Dataset extract =
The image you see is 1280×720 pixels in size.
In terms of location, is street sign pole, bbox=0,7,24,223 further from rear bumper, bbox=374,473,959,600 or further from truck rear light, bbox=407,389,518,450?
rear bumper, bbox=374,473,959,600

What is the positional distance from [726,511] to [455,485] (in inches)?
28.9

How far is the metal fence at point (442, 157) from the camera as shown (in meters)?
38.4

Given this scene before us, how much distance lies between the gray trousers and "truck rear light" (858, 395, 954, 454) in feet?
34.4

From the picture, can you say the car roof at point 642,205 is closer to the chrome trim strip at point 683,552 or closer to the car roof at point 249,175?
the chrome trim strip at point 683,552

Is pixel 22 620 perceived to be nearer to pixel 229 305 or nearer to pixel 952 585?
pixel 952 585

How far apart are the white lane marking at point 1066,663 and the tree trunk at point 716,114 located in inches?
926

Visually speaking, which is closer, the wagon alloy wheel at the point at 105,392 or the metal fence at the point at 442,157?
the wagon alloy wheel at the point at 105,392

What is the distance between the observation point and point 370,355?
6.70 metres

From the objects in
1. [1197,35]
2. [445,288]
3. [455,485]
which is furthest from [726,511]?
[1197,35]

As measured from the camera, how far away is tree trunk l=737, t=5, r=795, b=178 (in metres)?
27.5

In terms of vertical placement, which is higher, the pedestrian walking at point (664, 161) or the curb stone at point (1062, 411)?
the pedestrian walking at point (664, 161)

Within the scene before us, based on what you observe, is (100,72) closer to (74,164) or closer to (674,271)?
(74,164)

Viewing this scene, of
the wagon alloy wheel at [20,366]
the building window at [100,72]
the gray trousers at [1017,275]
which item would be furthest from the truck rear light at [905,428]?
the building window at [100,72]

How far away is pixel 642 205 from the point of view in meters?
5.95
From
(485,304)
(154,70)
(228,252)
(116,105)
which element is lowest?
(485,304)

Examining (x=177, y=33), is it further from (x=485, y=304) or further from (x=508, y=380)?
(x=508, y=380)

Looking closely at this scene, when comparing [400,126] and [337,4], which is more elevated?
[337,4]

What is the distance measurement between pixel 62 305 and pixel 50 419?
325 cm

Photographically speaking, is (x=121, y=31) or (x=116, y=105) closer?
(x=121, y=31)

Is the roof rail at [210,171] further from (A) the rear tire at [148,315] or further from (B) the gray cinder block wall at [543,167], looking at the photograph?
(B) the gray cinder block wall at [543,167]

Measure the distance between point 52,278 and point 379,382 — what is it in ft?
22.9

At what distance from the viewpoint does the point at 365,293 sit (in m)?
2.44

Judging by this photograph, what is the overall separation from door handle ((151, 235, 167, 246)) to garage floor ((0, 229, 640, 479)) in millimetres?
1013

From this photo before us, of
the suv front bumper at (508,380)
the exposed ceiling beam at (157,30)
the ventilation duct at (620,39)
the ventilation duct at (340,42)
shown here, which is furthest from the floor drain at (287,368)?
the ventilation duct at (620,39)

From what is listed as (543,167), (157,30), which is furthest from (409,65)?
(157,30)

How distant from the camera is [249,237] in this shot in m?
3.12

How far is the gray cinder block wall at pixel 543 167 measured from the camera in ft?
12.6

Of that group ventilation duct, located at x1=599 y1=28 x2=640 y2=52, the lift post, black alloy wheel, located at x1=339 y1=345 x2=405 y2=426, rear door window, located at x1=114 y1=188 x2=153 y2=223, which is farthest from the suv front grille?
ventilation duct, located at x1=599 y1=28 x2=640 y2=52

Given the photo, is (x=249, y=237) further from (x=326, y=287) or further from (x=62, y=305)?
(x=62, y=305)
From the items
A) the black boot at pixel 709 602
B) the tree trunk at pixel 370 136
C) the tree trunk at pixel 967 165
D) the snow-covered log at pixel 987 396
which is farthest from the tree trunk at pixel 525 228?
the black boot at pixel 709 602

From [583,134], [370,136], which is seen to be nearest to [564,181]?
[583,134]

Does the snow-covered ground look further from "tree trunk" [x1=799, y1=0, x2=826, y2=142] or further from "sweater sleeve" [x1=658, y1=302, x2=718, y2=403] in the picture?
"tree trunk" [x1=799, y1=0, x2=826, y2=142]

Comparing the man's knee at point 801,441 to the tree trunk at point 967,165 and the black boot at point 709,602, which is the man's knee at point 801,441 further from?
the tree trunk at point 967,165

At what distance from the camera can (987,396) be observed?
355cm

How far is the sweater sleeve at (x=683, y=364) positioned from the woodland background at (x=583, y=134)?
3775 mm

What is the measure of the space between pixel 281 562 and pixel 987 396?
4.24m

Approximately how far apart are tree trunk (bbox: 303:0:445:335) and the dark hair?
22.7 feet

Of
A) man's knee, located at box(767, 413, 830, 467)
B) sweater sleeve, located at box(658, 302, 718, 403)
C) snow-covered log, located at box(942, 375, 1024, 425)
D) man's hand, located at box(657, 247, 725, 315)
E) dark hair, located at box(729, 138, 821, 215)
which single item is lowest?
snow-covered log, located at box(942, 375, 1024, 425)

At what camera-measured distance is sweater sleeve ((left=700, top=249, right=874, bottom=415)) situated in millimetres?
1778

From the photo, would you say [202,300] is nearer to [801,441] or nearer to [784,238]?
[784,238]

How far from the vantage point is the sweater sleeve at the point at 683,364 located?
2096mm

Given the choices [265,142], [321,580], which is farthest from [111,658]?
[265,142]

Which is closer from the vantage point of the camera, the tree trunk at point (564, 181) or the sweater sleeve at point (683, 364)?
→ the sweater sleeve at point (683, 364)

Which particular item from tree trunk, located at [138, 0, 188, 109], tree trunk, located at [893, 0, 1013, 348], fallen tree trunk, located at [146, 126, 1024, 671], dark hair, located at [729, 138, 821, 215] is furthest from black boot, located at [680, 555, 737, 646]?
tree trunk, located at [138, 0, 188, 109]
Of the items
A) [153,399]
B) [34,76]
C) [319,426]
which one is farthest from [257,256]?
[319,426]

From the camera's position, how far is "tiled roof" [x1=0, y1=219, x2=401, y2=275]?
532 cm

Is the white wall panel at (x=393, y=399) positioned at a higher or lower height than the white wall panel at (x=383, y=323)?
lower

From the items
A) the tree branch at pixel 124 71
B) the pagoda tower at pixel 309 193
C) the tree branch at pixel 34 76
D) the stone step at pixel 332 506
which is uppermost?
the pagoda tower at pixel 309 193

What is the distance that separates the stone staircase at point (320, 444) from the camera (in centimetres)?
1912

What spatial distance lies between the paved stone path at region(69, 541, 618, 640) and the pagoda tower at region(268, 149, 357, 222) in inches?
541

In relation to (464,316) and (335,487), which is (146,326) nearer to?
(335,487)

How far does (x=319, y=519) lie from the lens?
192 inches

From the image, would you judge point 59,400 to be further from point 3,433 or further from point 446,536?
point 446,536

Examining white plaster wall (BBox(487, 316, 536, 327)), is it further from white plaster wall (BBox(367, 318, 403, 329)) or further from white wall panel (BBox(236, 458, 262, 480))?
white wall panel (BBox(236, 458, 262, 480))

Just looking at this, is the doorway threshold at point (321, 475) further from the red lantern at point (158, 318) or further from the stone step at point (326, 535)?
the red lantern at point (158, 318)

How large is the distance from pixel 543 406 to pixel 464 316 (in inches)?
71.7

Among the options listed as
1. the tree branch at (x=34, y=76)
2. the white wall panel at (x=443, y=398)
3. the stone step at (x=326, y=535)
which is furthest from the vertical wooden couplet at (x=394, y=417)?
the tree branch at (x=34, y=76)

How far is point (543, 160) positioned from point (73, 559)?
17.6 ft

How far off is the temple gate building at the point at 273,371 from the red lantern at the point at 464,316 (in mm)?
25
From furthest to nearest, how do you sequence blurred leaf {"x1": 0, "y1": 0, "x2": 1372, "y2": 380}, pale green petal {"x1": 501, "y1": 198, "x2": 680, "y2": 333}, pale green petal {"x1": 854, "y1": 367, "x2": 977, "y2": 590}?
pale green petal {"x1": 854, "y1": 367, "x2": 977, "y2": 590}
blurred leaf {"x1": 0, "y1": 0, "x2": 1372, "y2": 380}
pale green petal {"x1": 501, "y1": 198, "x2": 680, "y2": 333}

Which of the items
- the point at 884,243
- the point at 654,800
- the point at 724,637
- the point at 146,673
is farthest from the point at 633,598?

Written exercise =
Nothing but the lines from the one with "How far is point" through the end of the data above should be repeated, each exactly as it stands.

Result of the exercise =
How far is point (543, 160) positioned from point (73, 559)?
17.6 ft

How far off is the temple gate building at the point at 273,371 from the red lantern at the point at 464,316 (in mm)?
25
From furthest to nearest, how do you sequence blurred leaf {"x1": 0, "y1": 0, "x2": 1372, "y2": 380}, pale green petal {"x1": 501, "y1": 198, "x2": 680, "y2": 333}, pale green petal {"x1": 854, "y1": 367, "x2": 977, "y2": 590}?
pale green petal {"x1": 854, "y1": 367, "x2": 977, "y2": 590}
blurred leaf {"x1": 0, "y1": 0, "x2": 1372, "y2": 380}
pale green petal {"x1": 501, "y1": 198, "x2": 680, "y2": 333}

Which of the items
- the point at 884,243
- the point at 654,800
- the point at 724,637
- the point at 146,673
is farthest from the point at 633,598?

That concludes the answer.